## Prompt
List each line of the material below that contains the string "trunk", copying every such line in full.

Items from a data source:

——————————

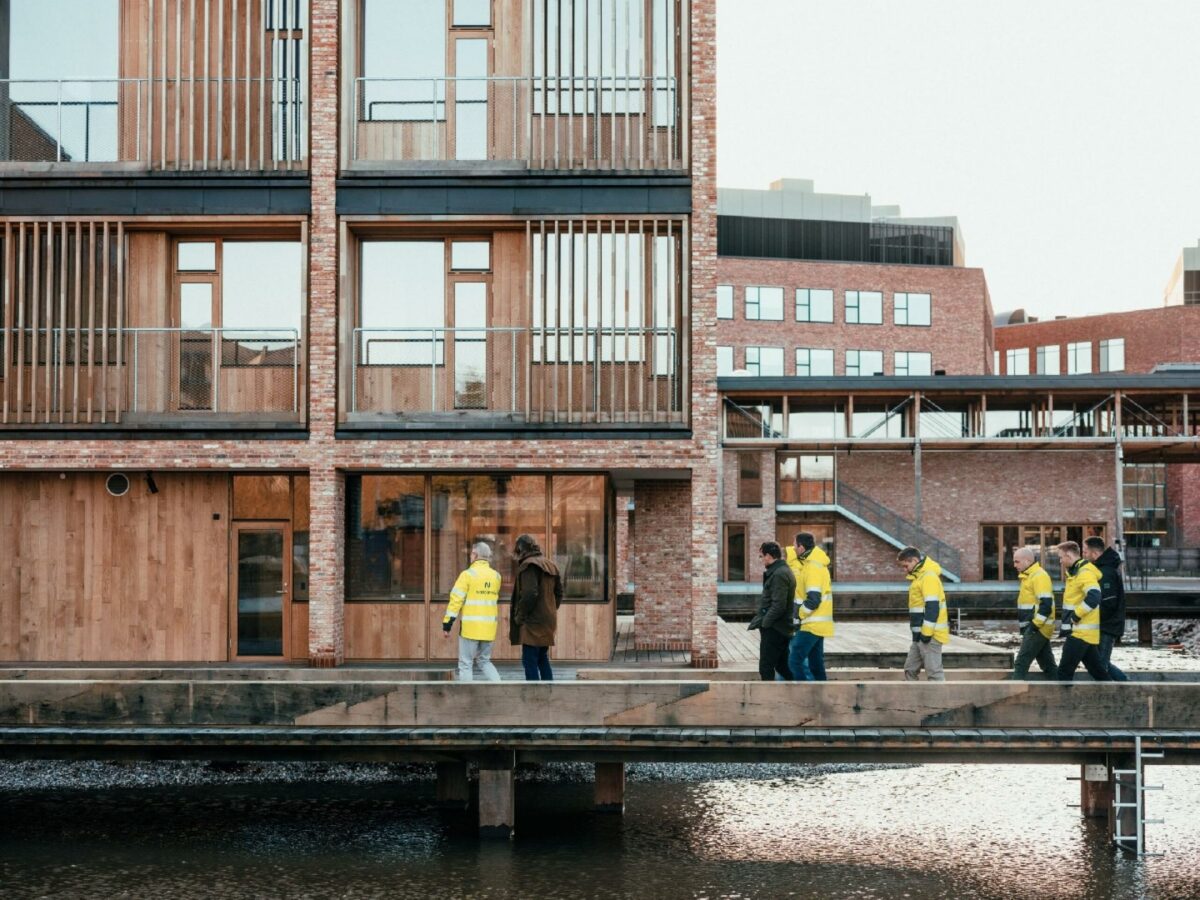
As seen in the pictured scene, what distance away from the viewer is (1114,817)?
11.7 m

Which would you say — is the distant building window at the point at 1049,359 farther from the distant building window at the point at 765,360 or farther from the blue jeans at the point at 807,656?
the blue jeans at the point at 807,656

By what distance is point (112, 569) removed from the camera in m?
19.0

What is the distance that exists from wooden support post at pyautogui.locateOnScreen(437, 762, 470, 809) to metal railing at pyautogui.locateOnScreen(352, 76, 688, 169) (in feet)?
30.0

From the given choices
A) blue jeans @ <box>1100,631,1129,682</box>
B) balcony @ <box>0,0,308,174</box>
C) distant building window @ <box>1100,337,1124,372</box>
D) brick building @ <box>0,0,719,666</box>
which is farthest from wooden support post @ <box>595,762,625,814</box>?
distant building window @ <box>1100,337,1124,372</box>

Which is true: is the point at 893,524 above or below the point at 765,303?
below

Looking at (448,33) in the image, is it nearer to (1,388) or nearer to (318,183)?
(318,183)

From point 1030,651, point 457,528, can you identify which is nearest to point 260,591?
point 457,528

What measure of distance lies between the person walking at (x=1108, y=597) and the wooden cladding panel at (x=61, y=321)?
13000 millimetres

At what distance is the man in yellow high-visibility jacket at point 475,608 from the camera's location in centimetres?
1353

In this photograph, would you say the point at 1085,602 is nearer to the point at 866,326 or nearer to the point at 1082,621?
the point at 1082,621

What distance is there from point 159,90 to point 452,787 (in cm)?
1152

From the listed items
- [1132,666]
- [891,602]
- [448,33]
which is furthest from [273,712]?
[891,602]

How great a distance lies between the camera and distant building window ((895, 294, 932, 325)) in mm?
56156

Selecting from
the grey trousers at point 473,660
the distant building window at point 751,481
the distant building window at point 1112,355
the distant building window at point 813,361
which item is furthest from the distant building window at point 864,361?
the grey trousers at point 473,660
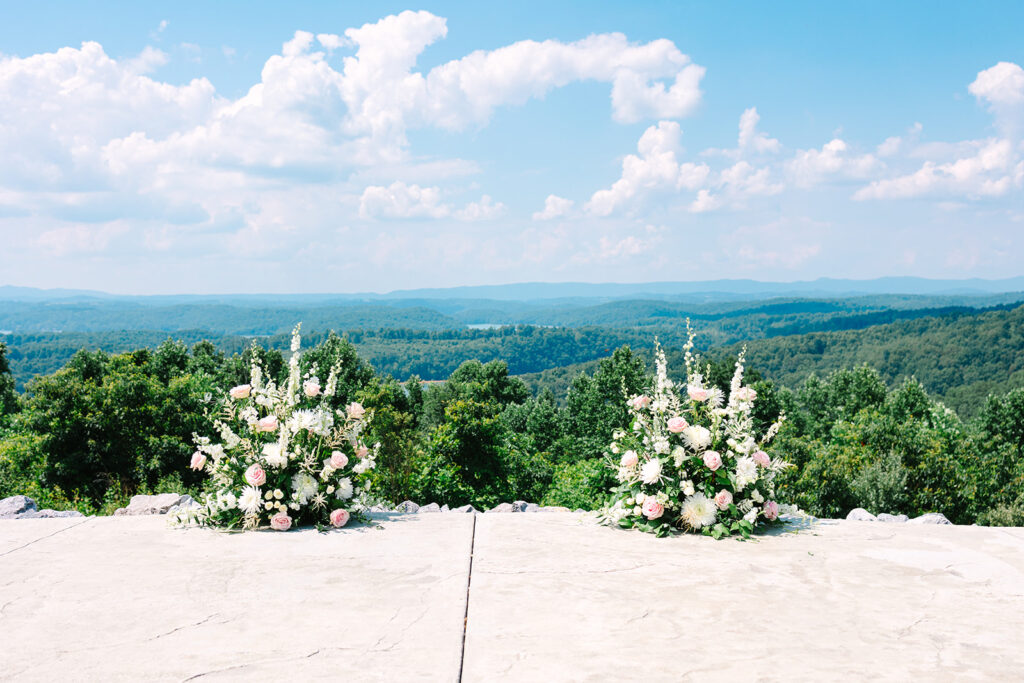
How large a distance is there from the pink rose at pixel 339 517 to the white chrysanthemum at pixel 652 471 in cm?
265

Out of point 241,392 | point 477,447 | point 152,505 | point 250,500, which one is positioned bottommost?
point 477,447

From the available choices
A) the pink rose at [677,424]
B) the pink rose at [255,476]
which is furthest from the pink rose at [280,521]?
the pink rose at [677,424]

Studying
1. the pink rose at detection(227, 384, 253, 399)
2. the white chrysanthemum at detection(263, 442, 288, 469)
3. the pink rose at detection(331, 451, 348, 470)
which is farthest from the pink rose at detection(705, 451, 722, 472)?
the pink rose at detection(227, 384, 253, 399)

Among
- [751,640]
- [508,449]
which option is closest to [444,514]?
[751,640]

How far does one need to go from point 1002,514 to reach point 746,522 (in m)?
20.3

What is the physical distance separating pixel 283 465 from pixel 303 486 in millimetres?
258

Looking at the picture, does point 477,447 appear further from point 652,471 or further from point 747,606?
point 747,606

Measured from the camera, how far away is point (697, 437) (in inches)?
213

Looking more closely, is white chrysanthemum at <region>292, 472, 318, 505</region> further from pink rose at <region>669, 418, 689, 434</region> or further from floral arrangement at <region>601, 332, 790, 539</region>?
pink rose at <region>669, 418, 689, 434</region>

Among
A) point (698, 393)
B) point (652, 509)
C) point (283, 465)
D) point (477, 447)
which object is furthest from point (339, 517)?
point (477, 447)

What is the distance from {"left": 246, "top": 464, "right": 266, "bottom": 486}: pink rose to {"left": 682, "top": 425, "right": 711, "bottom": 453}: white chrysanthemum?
12.0ft

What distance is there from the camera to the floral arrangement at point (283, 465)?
5570 mm

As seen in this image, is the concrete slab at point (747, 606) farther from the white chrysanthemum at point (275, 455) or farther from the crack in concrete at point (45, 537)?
the crack in concrete at point (45, 537)

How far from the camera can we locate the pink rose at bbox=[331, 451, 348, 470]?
217 inches
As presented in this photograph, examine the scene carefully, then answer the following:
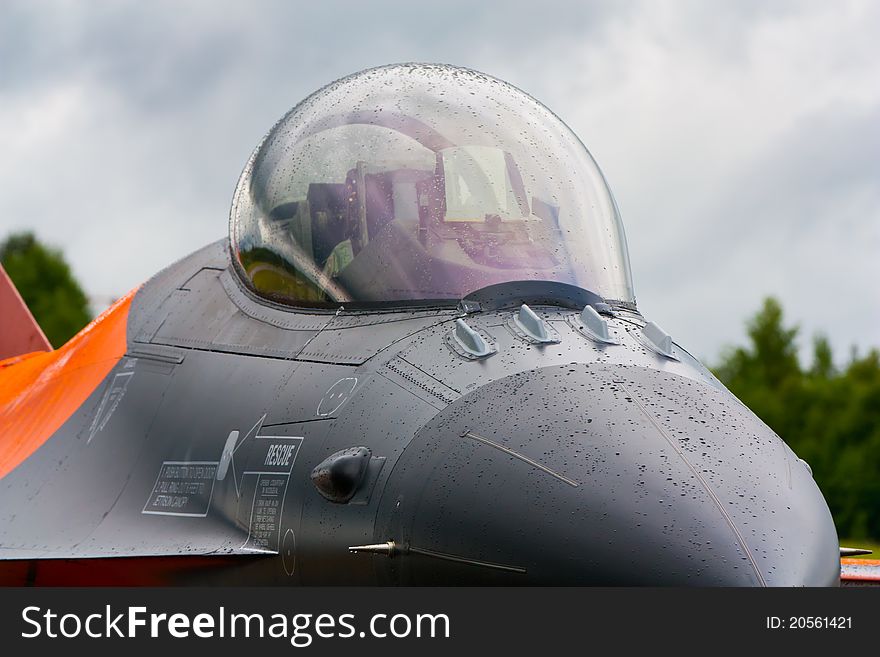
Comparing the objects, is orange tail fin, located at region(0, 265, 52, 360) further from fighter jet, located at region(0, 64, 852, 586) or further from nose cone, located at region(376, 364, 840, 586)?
nose cone, located at region(376, 364, 840, 586)

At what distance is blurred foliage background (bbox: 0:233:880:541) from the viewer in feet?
181

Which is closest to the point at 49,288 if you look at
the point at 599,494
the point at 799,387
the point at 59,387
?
Result: the point at 799,387

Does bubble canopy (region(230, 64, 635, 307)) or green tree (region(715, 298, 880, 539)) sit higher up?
green tree (region(715, 298, 880, 539))

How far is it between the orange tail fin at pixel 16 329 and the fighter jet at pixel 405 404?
3.09 meters

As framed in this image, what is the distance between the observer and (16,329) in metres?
11.9

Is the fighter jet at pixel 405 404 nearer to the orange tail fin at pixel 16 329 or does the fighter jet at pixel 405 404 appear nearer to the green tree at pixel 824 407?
the orange tail fin at pixel 16 329

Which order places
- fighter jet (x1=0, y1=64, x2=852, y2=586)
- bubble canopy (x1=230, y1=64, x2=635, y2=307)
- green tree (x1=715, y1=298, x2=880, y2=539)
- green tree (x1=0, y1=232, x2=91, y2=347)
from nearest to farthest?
fighter jet (x1=0, y1=64, x2=852, y2=586), bubble canopy (x1=230, y1=64, x2=635, y2=307), green tree (x1=715, y1=298, x2=880, y2=539), green tree (x1=0, y1=232, x2=91, y2=347)

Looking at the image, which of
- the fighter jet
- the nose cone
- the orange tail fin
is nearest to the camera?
the nose cone

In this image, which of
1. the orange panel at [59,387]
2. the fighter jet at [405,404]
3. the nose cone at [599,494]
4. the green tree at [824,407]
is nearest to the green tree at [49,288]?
the green tree at [824,407]

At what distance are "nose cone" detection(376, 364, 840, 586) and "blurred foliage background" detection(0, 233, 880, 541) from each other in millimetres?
43926

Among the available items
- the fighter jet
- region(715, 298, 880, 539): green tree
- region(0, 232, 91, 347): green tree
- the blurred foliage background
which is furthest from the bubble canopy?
region(0, 232, 91, 347): green tree

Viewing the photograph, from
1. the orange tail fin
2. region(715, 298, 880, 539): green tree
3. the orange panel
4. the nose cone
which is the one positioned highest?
region(715, 298, 880, 539): green tree

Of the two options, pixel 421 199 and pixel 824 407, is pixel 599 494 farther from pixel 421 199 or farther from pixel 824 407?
pixel 824 407

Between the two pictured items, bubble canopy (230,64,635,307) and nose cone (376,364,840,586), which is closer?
nose cone (376,364,840,586)
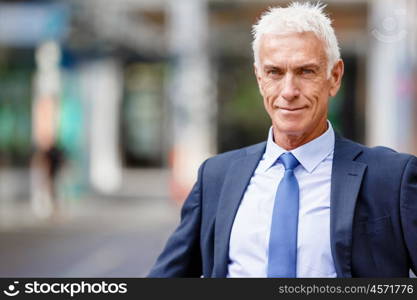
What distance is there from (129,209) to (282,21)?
17.9 meters

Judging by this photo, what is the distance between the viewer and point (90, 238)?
14.7 m

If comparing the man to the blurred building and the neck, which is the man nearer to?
the neck

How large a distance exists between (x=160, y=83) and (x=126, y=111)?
4.71ft

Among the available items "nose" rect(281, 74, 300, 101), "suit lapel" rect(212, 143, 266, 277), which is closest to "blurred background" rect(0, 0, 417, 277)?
"suit lapel" rect(212, 143, 266, 277)

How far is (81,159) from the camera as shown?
2692 centimetres

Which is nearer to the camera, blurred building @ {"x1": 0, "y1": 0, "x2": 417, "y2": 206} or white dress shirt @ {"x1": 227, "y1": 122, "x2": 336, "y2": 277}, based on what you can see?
white dress shirt @ {"x1": 227, "y1": 122, "x2": 336, "y2": 277}

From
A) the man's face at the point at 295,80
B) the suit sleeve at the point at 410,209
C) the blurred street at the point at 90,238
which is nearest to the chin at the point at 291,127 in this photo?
the man's face at the point at 295,80

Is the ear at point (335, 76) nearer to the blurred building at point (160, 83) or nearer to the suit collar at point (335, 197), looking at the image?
the suit collar at point (335, 197)

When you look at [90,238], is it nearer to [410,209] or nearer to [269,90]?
[269,90]

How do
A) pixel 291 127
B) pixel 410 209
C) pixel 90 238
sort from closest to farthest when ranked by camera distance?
pixel 410 209
pixel 291 127
pixel 90 238

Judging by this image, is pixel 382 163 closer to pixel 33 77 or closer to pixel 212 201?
pixel 212 201

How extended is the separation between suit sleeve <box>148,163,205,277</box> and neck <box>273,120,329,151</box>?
0.79 ft

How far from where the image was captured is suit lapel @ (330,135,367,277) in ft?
7.52

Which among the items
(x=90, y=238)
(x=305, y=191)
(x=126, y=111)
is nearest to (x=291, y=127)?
(x=305, y=191)
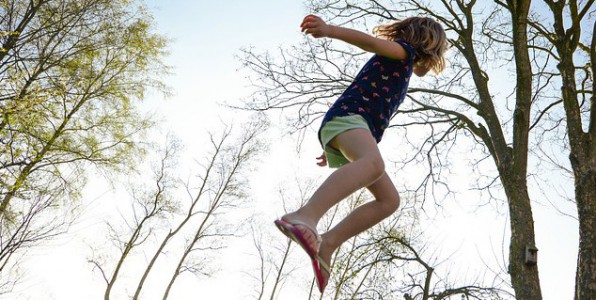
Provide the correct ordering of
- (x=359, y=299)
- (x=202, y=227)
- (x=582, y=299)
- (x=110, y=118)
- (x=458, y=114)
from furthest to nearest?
(x=202, y=227) → (x=110, y=118) → (x=458, y=114) → (x=359, y=299) → (x=582, y=299)

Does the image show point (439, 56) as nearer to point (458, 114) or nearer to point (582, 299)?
point (582, 299)

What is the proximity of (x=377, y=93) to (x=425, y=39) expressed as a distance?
1.23ft

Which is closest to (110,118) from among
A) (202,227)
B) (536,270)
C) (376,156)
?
(202,227)

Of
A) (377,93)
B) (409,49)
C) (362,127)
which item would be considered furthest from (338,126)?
(409,49)

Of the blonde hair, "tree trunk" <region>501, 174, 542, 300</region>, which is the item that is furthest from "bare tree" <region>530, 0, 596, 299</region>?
the blonde hair

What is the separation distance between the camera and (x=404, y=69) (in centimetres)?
204

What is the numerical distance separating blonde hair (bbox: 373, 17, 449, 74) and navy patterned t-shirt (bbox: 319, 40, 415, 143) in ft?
0.29

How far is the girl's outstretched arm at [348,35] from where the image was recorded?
172 cm

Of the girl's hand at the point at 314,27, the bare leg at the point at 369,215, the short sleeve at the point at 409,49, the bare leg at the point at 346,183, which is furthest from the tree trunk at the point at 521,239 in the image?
the girl's hand at the point at 314,27

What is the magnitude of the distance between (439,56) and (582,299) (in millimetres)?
3354

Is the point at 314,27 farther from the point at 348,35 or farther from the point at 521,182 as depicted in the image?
the point at 521,182

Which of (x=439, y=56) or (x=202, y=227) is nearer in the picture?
(x=439, y=56)

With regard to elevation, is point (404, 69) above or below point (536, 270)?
below

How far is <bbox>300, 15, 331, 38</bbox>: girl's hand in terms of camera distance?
1715mm
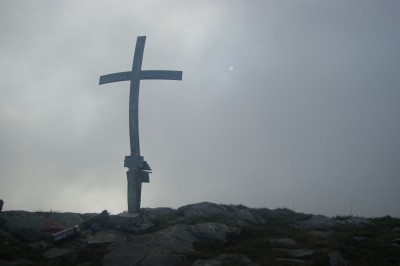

——————————

## Answer in full
Of the blonde hair, "tree trunk" <region>501, 174, 542, 300</region>, which is the item that is furthest from "bare tree" <region>530, 0, 596, 299</region>?
Of the girl's hand at the point at 314,27, the bare leg at the point at 369,215, the short sleeve at the point at 409,49, the bare leg at the point at 346,183, which is furthest from the tree trunk at the point at 521,239 in the image?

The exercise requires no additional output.